“What does that even mean? Is it some sort of ironic doom?”
Oh, grammar jokes. How they slay me! Mostly because they are quite rare. And usually poorly done.
Another uneventful day. I’ve pretty much been in the same chair for the last twelve hours. Being a bum doesn’t really suit me, but eh. I’m tired.
My spirit is tired. It’s the wrong point in the game to be so exhausted, but nonetheless…
I can’t fight it forever, as much as I would love to.

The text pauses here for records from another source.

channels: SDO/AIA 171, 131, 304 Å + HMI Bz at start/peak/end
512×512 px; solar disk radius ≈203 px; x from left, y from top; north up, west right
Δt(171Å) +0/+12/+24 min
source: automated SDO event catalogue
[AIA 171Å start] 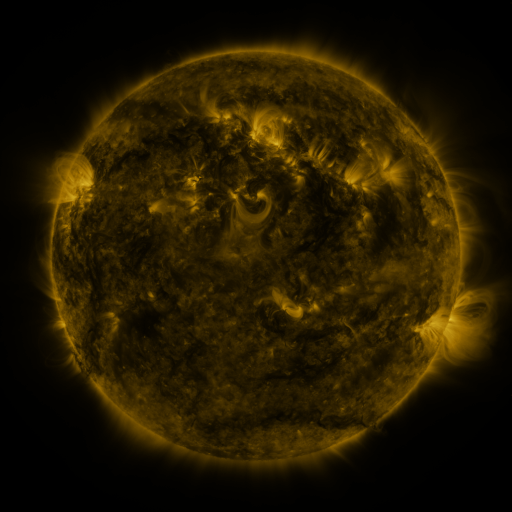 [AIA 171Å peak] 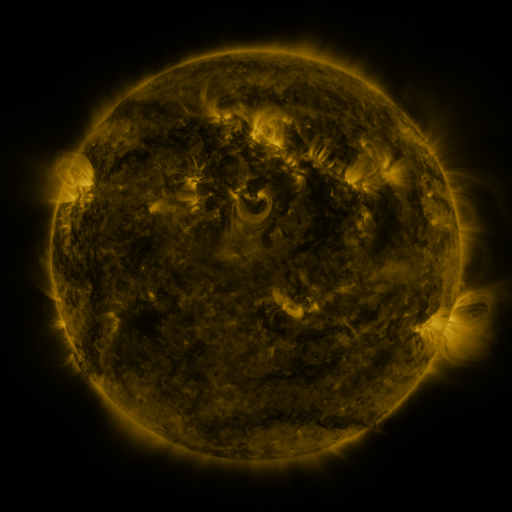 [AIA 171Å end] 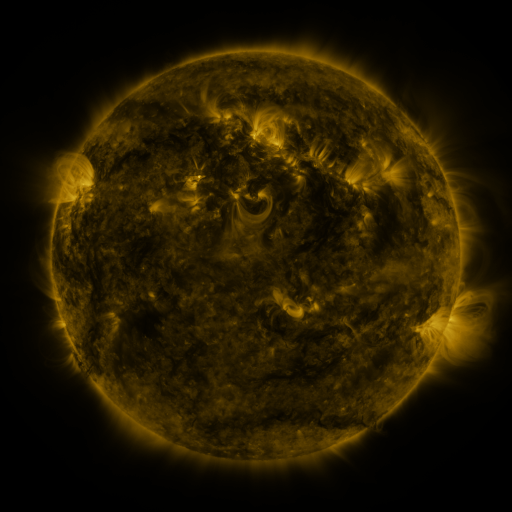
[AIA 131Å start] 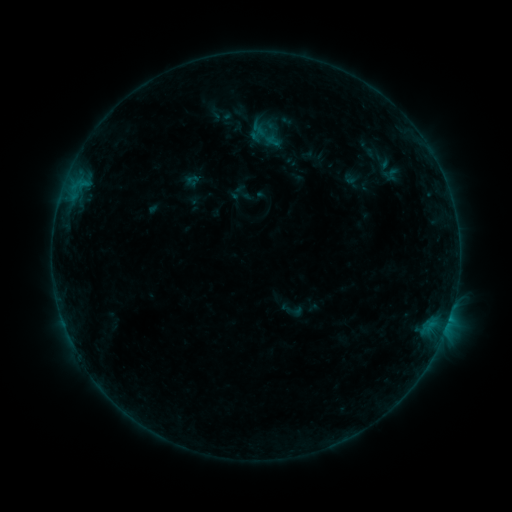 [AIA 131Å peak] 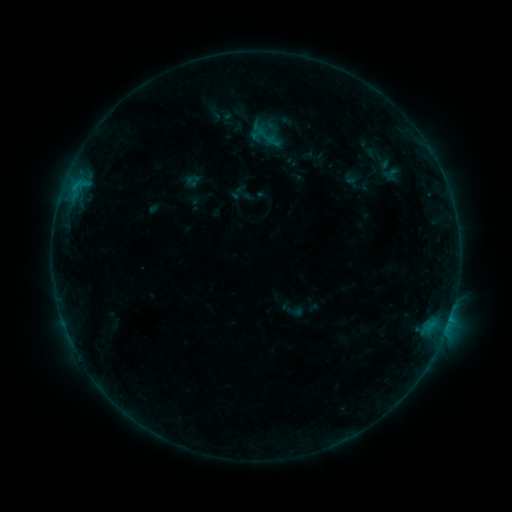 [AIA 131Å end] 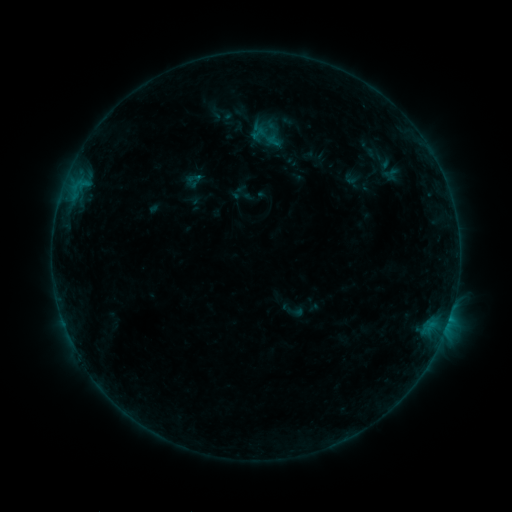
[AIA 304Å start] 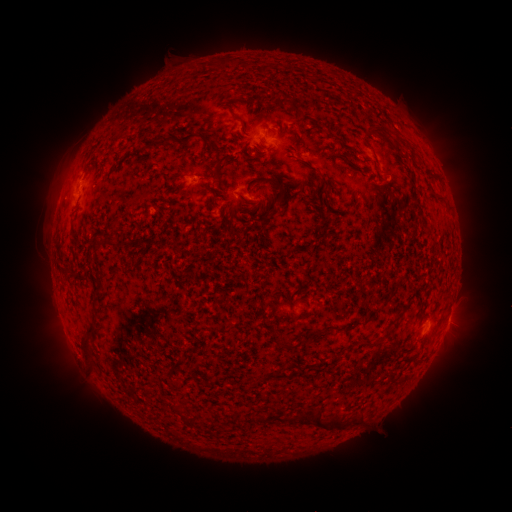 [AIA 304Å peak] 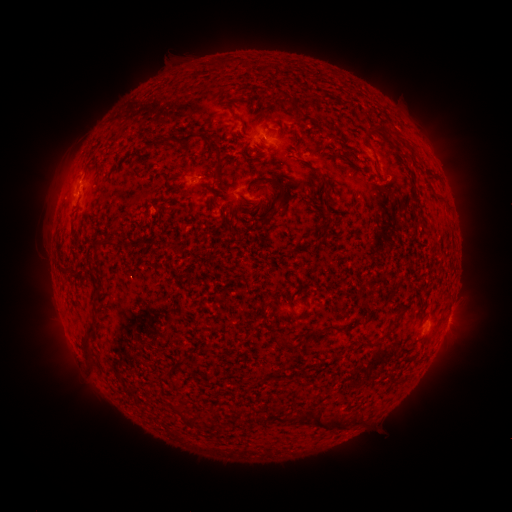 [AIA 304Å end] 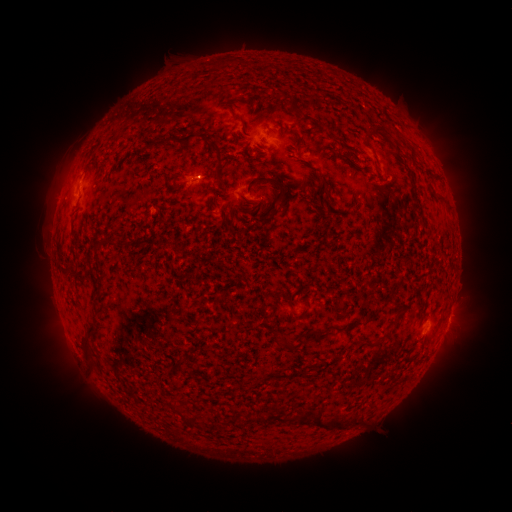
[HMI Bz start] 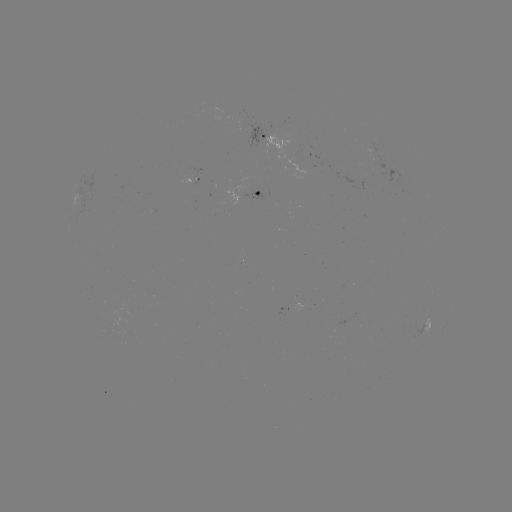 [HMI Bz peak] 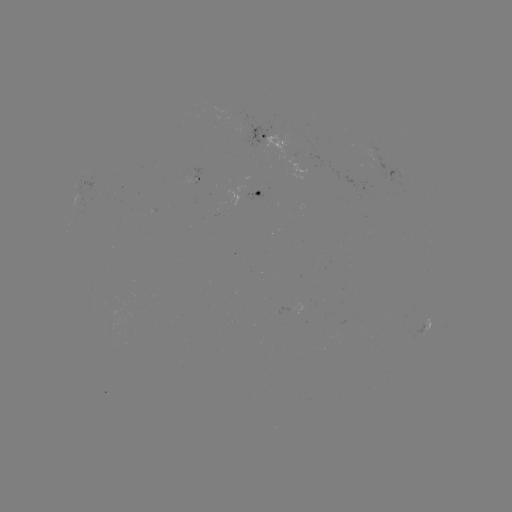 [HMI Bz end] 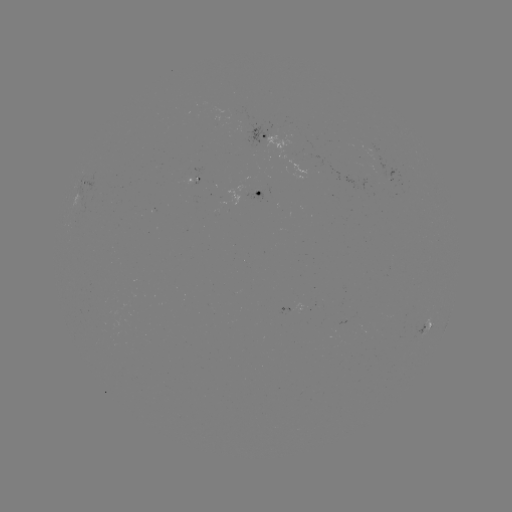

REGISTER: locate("B3.4 flare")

I feel like a veritable pile of shit.
Sara suggested earlier that I might want to think about returning to therapy. The last time was maybe three years ago now. A part of me was considering it a few weeks ago when absolutely nothing felt right. Since then I have picked up a few more of the pieces of what feels like a broken life, so I’m not so sure I need to talk to a counselor again. In addition, that sort of therapy really depends on a good doctor-patient relationship, and some people spend weeks finding the right person to unload upon. My last doctor scared me a bit, and she always sounded like she wanted to scold me. This, of course, didn’t help me at all and caused me to just clam up. I didn’t want to share my soul with that hunchbacked fire crotch of a therapist. Gag. She also always compared my situation to her own family, which bothered me to no end. As soon as my ten co-payment sessions were up, I said adios to that woman.
Meh. It always boils down to money. I think I would like a neutral person to talk to, but eventually monetary funds will become an issue. And school is already a heavy financial burden.
I’ll just wait and see. I know I will be OK; I just wish I could skip ahead a few months into the future.